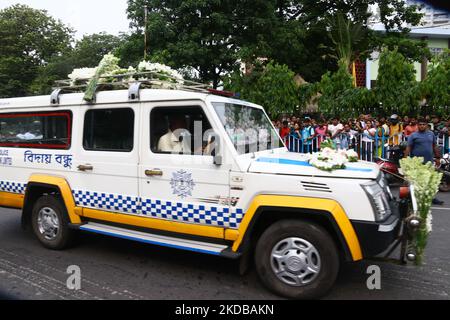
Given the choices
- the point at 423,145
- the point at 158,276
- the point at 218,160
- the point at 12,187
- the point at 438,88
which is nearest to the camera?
the point at 218,160

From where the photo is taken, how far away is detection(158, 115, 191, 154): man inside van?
14.4 ft

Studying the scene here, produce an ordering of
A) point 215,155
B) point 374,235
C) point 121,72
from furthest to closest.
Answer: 1. point 121,72
2. point 215,155
3. point 374,235

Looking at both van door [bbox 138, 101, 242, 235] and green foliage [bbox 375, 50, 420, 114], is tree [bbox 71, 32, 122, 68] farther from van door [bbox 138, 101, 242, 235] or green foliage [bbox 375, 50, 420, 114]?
van door [bbox 138, 101, 242, 235]

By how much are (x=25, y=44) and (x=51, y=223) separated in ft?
126

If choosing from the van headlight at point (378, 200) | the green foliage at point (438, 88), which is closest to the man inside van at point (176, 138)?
the van headlight at point (378, 200)

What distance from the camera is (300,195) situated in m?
3.74

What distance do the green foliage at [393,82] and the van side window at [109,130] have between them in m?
11.9

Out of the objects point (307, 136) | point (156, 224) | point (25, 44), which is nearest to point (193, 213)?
point (156, 224)

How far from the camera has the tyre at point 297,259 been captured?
11.9 ft

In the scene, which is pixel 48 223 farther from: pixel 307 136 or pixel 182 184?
pixel 307 136

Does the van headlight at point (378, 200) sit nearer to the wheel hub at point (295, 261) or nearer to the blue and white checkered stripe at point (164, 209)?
the wheel hub at point (295, 261)

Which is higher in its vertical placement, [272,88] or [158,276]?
[272,88]

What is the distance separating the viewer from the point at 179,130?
4.44 metres
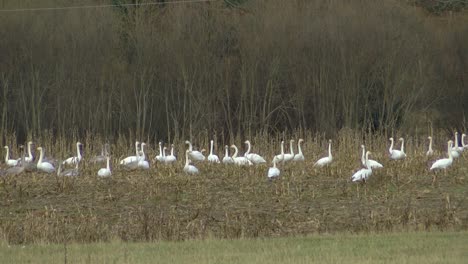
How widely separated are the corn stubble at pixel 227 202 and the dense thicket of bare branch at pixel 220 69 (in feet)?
31.5

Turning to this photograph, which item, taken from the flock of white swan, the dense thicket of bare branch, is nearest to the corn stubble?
the flock of white swan

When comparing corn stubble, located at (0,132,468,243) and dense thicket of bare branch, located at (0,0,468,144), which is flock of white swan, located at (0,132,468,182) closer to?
corn stubble, located at (0,132,468,243)

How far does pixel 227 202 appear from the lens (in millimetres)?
18453

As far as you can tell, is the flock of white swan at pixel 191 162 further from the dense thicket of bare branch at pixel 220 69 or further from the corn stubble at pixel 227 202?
the dense thicket of bare branch at pixel 220 69

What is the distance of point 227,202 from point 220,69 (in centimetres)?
1752

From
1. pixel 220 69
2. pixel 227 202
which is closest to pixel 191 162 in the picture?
pixel 227 202

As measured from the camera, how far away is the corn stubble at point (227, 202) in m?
15.1

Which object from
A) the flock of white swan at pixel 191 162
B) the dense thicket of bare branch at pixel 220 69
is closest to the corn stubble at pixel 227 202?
the flock of white swan at pixel 191 162

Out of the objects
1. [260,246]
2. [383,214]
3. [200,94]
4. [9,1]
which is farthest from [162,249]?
[9,1]

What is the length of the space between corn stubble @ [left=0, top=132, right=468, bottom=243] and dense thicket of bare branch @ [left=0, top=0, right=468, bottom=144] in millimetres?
9590

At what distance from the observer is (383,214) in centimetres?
1612

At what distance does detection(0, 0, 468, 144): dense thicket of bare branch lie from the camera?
34.4m

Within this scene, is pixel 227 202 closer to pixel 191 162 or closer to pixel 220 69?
pixel 191 162

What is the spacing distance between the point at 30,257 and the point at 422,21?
1040 inches
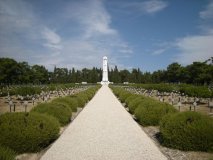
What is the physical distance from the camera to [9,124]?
27.0 feet

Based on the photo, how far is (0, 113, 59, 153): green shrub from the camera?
8031 millimetres

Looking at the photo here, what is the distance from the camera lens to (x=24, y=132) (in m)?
8.16

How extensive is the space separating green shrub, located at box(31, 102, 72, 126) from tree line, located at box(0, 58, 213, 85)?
5939 centimetres

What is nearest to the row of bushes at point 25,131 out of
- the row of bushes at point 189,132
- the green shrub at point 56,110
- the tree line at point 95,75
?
the green shrub at point 56,110

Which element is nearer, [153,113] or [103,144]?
[103,144]

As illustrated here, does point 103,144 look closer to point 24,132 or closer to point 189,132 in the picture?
point 24,132

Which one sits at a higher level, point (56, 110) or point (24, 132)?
point (56, 110)

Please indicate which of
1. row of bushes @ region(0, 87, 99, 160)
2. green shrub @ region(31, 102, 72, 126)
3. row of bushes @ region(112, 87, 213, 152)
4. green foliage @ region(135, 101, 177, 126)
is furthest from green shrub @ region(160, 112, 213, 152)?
green shrub @ region(31, 102, 72, 126)

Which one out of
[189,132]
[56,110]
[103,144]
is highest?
[56,110]

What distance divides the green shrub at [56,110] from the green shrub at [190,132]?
5.50m

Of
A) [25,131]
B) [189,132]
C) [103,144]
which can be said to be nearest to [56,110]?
[103,144]

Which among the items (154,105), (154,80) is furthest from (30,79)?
(154,105)

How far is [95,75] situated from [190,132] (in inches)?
3861

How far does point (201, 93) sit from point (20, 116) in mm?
22200
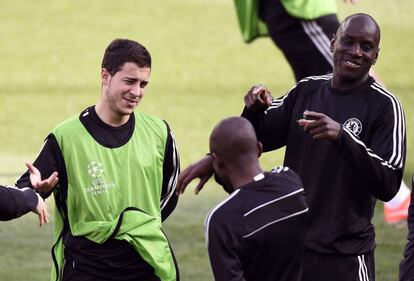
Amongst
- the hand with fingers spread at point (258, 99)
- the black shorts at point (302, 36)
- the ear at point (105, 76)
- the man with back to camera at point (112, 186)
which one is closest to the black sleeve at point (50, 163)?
the man with back to camera at point (112, 186)

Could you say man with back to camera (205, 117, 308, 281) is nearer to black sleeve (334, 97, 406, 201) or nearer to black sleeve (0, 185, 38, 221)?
black sleeve (334, 97, 406, 201)

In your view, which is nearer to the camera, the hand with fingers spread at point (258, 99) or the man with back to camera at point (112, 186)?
the hand with fingers spread at point (258, 99)

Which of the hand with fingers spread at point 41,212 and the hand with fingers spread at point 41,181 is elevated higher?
the hand with fingers spread at point 41,181

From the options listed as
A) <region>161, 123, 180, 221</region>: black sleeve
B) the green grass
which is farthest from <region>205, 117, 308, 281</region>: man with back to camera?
the green grass

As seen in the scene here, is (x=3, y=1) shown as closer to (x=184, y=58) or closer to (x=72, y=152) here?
(x=184, y=58)

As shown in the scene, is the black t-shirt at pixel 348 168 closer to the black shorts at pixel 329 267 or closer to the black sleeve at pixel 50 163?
the black shorts at pixel 329 267

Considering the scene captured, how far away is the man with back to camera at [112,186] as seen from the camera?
612cm

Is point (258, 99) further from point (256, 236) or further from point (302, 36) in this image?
point (302, 36)

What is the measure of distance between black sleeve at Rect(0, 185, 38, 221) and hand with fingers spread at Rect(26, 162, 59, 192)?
6cm

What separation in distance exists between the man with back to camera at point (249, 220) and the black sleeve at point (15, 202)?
1100 millimetres

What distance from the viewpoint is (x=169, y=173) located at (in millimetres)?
6395

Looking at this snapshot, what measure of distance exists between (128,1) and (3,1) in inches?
69.3

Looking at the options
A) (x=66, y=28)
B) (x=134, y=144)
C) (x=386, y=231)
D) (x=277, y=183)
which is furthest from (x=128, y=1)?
(x=277, y=183)

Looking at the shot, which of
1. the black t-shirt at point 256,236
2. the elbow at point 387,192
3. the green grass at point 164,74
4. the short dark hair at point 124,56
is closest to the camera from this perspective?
the black t-shirt at point 256,236
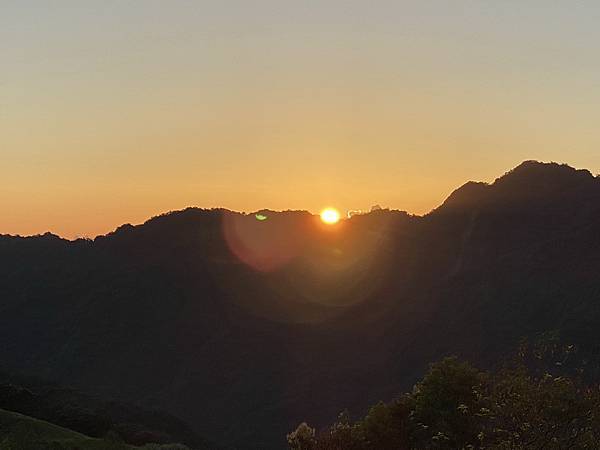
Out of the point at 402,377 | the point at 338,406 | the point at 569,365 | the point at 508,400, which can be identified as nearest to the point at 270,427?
the point at 338,406

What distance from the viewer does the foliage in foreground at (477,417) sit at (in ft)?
58.2

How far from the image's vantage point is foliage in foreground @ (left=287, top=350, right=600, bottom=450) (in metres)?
17.8

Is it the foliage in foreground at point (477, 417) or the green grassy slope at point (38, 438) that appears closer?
the foliage in foreground at point (477, 417)

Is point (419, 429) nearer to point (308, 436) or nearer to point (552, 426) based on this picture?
point (308, 436)

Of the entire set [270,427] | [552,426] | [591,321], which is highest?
[552,426]

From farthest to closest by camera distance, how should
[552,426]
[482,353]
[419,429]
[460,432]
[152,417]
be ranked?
1. [482,353]
2. [152,417]
3. [419,429]
4. [460,432]
5. [552,426]

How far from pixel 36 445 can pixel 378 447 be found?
17.0 m

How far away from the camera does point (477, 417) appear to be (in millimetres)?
31047

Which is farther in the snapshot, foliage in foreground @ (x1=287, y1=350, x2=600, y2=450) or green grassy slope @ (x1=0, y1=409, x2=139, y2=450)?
green grassy slope @ (x1=0, y1=409, x2=139, y2=450)

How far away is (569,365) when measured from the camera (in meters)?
142

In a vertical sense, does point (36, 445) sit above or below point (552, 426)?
below

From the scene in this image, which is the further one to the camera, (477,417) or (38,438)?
(38,438)

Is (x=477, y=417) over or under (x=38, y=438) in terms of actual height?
over

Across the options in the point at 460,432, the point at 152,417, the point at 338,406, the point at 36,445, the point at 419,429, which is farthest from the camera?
the point at 338,406
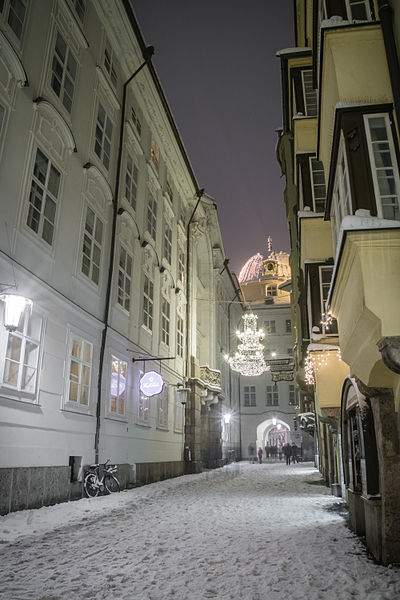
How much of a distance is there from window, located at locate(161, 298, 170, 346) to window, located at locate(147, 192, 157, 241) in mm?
3469

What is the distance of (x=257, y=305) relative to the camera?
195ft

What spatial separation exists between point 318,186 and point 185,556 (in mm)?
10377

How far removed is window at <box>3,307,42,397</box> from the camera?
10.1 m

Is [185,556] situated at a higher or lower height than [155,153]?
lower

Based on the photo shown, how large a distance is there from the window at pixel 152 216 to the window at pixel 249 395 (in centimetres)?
3556

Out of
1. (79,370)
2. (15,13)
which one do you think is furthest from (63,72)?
(79,370)

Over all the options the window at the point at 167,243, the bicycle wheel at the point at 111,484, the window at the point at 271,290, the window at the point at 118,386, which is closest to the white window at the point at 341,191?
the window at the point at 118,386

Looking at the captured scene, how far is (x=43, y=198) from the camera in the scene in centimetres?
1212

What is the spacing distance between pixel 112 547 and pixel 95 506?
485 centimetres

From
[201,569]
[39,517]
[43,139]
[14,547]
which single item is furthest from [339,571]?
[43,139]

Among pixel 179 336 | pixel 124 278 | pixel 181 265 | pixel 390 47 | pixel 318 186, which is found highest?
pixel 181 265

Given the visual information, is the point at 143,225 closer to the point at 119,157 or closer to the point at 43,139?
the point at 119,157

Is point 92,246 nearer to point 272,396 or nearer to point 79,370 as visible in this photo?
point 79,370

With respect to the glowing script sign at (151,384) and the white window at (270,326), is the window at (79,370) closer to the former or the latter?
the glowing script sign at (151,384)
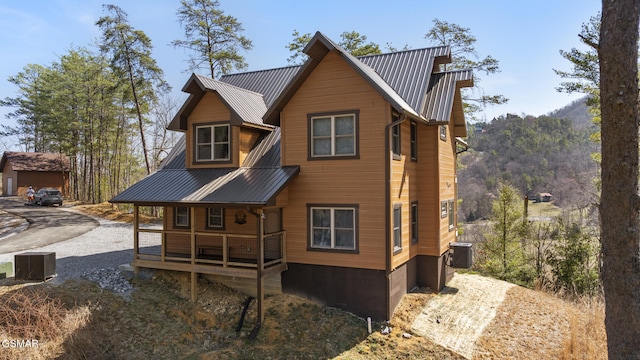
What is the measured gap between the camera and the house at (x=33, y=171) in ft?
135

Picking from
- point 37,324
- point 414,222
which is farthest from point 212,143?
point 414,222

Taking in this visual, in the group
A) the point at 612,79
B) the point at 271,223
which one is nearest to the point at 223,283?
the point at 271,223

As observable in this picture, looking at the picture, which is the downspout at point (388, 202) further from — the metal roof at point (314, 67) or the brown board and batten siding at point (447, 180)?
the brown board and batten siding at point (447, 180)

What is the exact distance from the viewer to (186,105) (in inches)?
537

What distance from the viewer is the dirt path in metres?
10.3

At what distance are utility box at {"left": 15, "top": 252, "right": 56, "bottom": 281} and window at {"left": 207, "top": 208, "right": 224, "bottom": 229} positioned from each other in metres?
5.00

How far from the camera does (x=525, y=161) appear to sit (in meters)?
62.4

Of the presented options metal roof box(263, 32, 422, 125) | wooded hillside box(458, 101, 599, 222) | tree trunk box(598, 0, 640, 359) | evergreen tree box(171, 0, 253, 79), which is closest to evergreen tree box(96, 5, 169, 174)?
evergreen tree box(171, 0, 253, 79)

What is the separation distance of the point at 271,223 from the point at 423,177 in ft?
17.6

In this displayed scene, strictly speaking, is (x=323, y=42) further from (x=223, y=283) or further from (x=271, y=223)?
(x=223, y=283)

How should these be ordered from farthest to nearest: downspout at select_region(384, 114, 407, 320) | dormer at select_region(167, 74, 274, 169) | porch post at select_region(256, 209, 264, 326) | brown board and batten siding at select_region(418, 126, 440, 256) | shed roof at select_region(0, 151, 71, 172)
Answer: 1. shed roof at select_region(0, 151, 71, 172)
2. brown board and batten siding at select_region(418, 126, 440, 256)
3. dormer at select_region(167, 74, 274, 169)
4. porch post at select_region(256, 209, 264, 326)
5. downspout at select_region(384, 114, 407, 320)

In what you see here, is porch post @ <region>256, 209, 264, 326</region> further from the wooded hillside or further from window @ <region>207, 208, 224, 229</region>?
the wooded hillside

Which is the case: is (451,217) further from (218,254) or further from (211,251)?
(211,251)

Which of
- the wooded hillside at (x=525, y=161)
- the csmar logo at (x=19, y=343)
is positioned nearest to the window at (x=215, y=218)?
the csmar logo at (x=19, y=343)
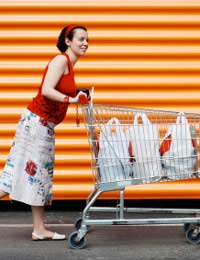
# # # # # # #
Find each line in the material above that contains the word "wooded", and copy those lines.

Of the presented options metal roof box(263, 32, 422, 125) | wooded hillside box(458, 101, 599, 222) | tree trunk box(598, 0, 640, 359) | evergreen tree box(171, 0, 253, 79), which is closest to evergreen tree box(96, 5, 169, 174)?
In what you see here, is porch post @ <region>256, 209, 264, 326</region> further from the wooded hillside or further from window @ <region>207, 208, 224, 229</region>?
the wooded hillside
- the wooded hillside at (x=525, y=161)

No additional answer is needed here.